- Native name: Уладзімір Уладзіміравіч Белы
- Born: Uladzimir Uladzimravich Bely 17 February 1977 (age 49) Mikolaevshchyna, Belarusian SSR, Soviet Union
- Allegiance: Belarus
- Branch: Belarusian Ground Forces
- Service years: 1991-
- Rank: Colonel
- Commands: Western Operational Command

= Uladzimir Bely =

Belarusian army officer (born 1977)

Uladzimir Uladzimravich Bely (Belarusian: Уладзімір Уладзіміравіч Белы; Russian: Владимир Владимирович Белый; born on 17 February 1977) is a Belarusian army officer who is currently the Deputy Minister of Defense since 8 June 2026.

He served as the commander of the Western Operational Command from 2023 to 2024.

==Biography==

Uladzimir Bely was born in Mikolaevshchyna, Minsk Region on 17 February 1977. He graduated with honors from the Military Academy of Belarus in 1991.

He later continued his professional military education at the command and staff faculty of the Military Academy of the Republic of Belarus, completing the program with honors and receiving a gold medal in 2011.

His early military service included command roles in the 120th Guards Motorized Rifle Division, where he served as a platoon and company commander. He later held a series of senior positions within the same formation and its successor units, including deputy commander of a separate motorized rifle battalion, deputy chief of staff, chief of an operational group, commander of a mechanized battalion, and commander of a separate guards mechanized battalion.
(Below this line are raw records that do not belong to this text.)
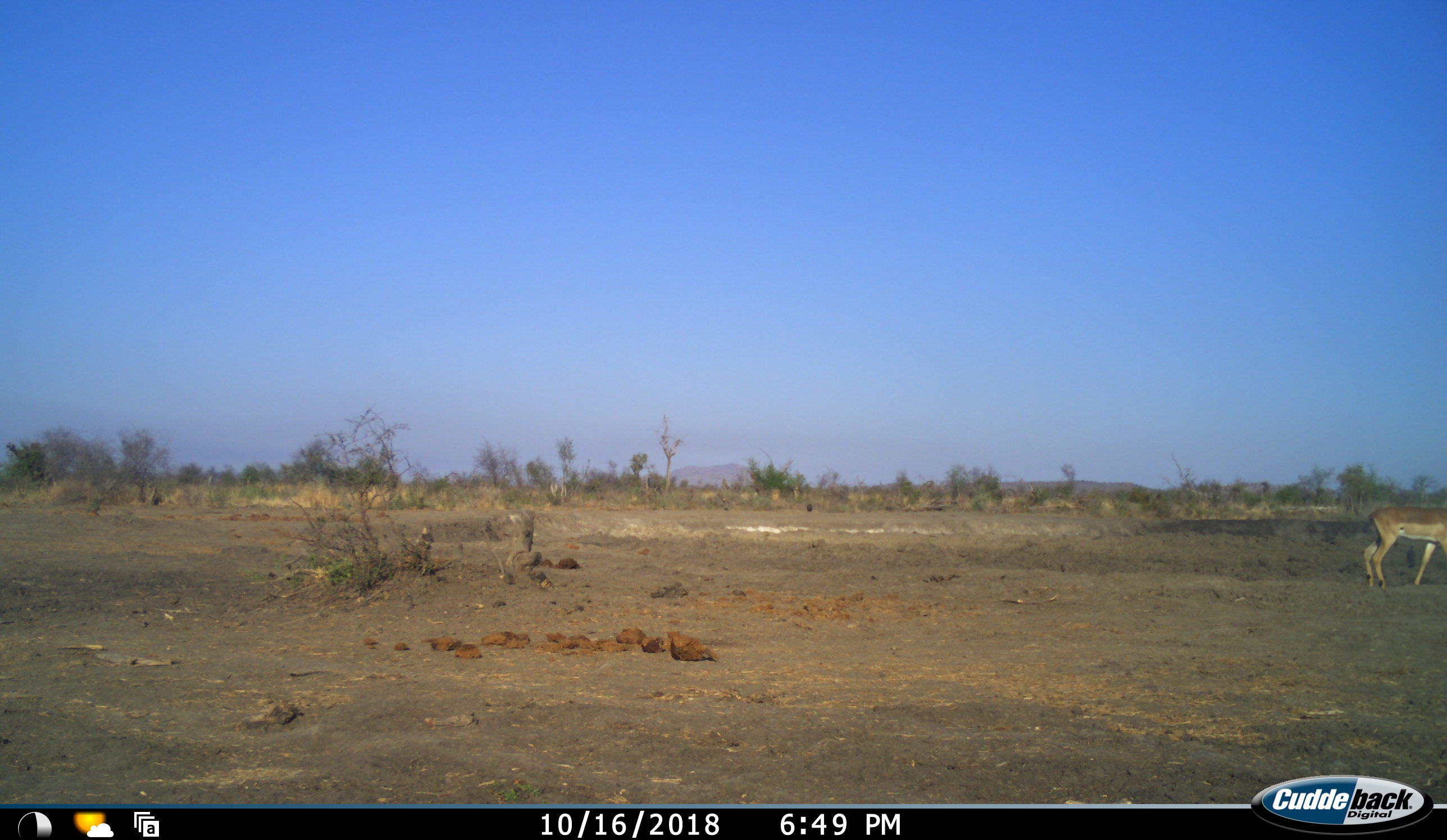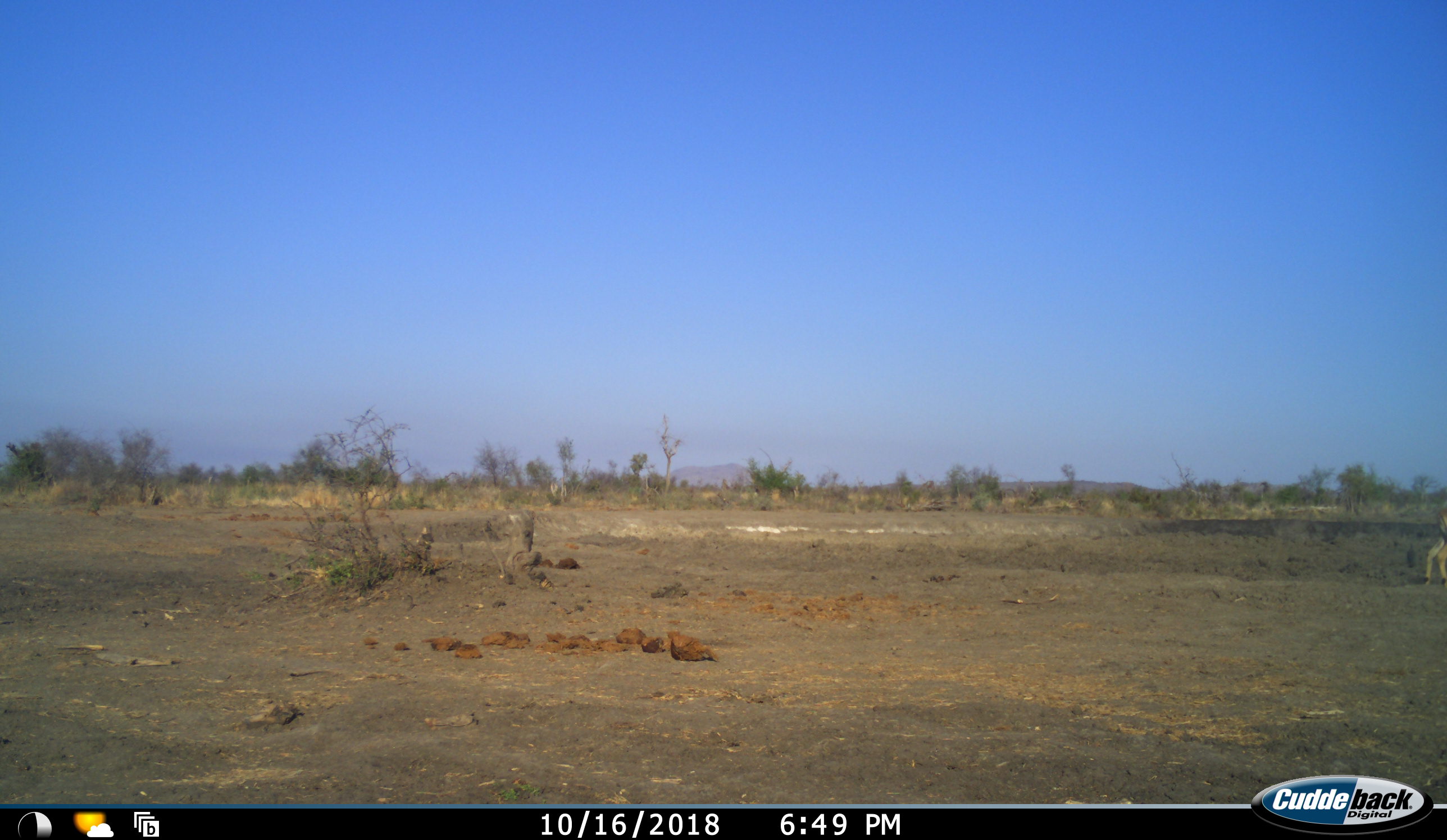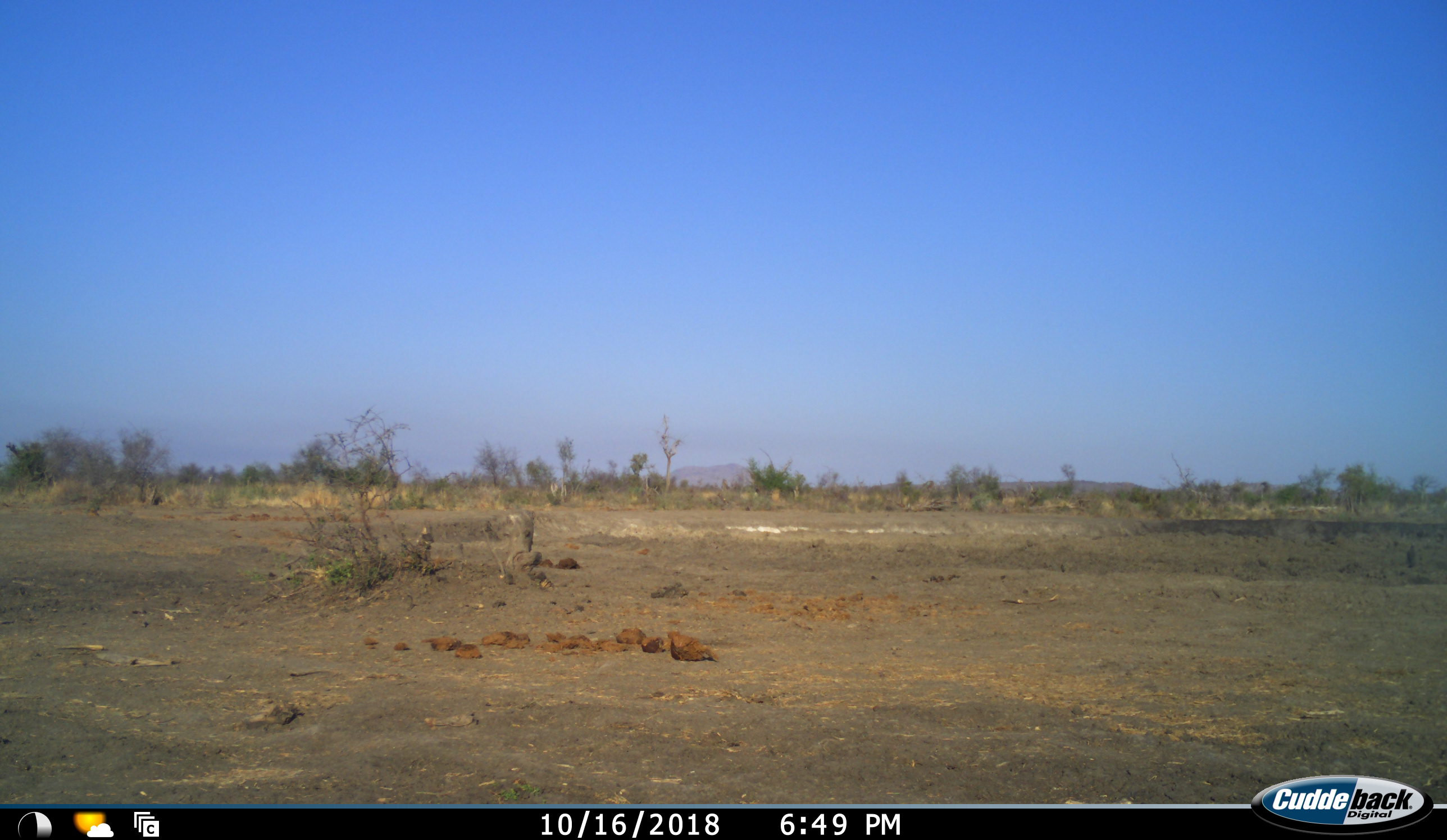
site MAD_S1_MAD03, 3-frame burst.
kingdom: Animalia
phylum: Chordata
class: Mammalia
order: Artiodactyla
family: Bovidae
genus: Aepyceros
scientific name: Aepyceros melampus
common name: impala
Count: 1.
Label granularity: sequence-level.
Bely subsequently served in senior leadership roles at the army level, including Deputy Commander, Chief of Staff, and First Deputy Commander of the 19th Army. He later held the post of Chief of Staff and First Deputy Commander of the 103rd Military Intelligence Division and served within the General Staff of the Armed Forces.

In 2018, Bely was appointed head of the Faculty of the General Staff at the Military Academy of the Republic of Belarus, where he oversaw advanced officer training. In subsequent years, he served as Deputy Commander and Chief of Staff–First Deputy Commander of the Special Operations Forces.

On 30 March 2023, Bely was appointed commander of the Western Operational Command by President Alexander Lukashenko, succeeding Igor Demidenko. He formally assumed office on 3 April 2023.

On 27 August 2024, Bely was appointed head of the main combat training department of the Armed Forces of Belarus, and thus been replaced by his successor Vadzim Suray.

On 8 June 2026, he was appointed as the Deputy Minister of Defense.